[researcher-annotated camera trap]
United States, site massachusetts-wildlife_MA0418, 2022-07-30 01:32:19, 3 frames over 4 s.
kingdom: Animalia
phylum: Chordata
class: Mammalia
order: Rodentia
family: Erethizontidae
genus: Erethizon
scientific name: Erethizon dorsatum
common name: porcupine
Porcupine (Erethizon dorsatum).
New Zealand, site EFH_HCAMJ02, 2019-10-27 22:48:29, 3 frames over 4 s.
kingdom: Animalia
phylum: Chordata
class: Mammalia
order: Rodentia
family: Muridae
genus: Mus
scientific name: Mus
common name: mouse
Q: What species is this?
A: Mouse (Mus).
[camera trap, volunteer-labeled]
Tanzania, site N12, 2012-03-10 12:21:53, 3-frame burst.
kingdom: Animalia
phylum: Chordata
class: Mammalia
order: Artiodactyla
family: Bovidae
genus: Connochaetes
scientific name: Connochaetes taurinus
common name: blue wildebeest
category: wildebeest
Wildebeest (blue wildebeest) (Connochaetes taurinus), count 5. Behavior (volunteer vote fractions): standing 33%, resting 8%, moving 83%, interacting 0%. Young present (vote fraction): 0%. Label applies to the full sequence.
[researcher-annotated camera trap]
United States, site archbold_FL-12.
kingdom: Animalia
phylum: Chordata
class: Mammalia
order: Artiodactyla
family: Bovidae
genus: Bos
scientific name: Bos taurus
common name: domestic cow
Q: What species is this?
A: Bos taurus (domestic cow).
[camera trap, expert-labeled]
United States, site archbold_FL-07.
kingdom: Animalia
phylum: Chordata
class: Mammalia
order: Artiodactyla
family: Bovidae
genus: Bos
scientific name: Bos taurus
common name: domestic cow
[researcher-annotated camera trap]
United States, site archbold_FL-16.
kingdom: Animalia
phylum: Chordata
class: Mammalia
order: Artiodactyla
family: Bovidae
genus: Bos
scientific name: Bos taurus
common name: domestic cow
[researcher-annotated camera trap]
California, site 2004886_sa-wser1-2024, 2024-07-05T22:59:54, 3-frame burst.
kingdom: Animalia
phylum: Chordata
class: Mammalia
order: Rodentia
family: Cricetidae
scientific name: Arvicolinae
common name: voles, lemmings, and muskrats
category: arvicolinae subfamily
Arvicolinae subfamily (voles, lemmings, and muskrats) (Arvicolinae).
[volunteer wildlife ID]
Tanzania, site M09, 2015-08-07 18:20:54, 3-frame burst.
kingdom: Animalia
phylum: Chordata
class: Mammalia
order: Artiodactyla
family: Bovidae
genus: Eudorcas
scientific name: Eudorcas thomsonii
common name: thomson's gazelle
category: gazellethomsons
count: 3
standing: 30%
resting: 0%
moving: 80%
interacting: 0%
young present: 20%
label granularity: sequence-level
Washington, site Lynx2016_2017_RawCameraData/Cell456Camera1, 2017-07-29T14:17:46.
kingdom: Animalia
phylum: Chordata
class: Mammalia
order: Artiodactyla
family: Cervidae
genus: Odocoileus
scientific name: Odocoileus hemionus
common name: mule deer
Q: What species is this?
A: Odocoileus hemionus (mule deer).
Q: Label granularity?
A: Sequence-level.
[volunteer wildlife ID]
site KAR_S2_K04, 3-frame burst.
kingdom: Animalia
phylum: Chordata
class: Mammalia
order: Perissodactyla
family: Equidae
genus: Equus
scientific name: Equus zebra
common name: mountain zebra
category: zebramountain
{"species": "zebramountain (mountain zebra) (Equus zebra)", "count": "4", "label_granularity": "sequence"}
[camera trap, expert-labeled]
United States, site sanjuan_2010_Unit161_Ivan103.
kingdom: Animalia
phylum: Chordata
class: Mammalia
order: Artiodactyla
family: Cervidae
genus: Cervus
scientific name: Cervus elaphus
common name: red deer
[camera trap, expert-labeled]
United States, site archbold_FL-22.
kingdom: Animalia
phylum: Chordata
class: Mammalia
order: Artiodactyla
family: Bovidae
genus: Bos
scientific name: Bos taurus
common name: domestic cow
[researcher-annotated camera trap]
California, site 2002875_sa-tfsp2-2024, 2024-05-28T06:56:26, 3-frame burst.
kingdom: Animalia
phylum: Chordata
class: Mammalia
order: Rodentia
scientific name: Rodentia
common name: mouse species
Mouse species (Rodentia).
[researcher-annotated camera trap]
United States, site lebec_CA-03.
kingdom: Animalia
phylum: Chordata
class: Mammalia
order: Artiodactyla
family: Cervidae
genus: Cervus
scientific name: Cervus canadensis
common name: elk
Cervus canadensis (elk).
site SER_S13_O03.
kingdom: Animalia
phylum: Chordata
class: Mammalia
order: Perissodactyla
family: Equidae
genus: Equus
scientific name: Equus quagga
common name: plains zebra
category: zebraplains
◆ ◆ ◆ ◆
Exercise objective -
Keep to the lines above, from the first one through the line where "United States, site archbold_FL-12." appears, and copy them exactly.

Written response -
[researcher-annotated camera trap]
United States, site massachusetts-wildlife_MA0418, 2022-07-30 01:32:19, 3 frames over 4 s.
kingdom: Animalia
phylum: Chordata
class: Mammalia
order: Rodentia
family: Erethizontidae
genus: Erethizon
scientific name: Erethizon dorsatum
common name: porcupine
Porcupine (Erethizon dorsatum).
New Zealand, site EFH_HCAMJ02, 2019-10-27 22:48:29, 3 frames over 4 s.
kingdom: Animalia
phylum: Chordata
class: Mammalia
order: Rodentia
family: Muridae
genus: Mus
scientific name: Mus
common name: mouse
Q: What species is this?
A: Mouse (Mus).
[camera trap, volunteer-labeled]
Tanzania, site N12, 2012-03-10 12:21:53, 3-frame burst.
kingdom: Animalia
phylum: Chordata
class: Mammalia
order: Artiodactyla
family: Bovidae
genus: Connochaetes
scientific name: Connochaetes taurinus
common name: blue wildebeest
category: wildebeest
Wildebeest (blue wildebeest) (Connochaetes taurinus), count 5. Behavior (volunteer vote fractions): standing 33%, resting 8%, moving 83%, interacting 0%. Young present (vote fraction): 0%. Label applies to the full sequence.
[researcher-annotated camera trap]
United States, site archbold_FL-12.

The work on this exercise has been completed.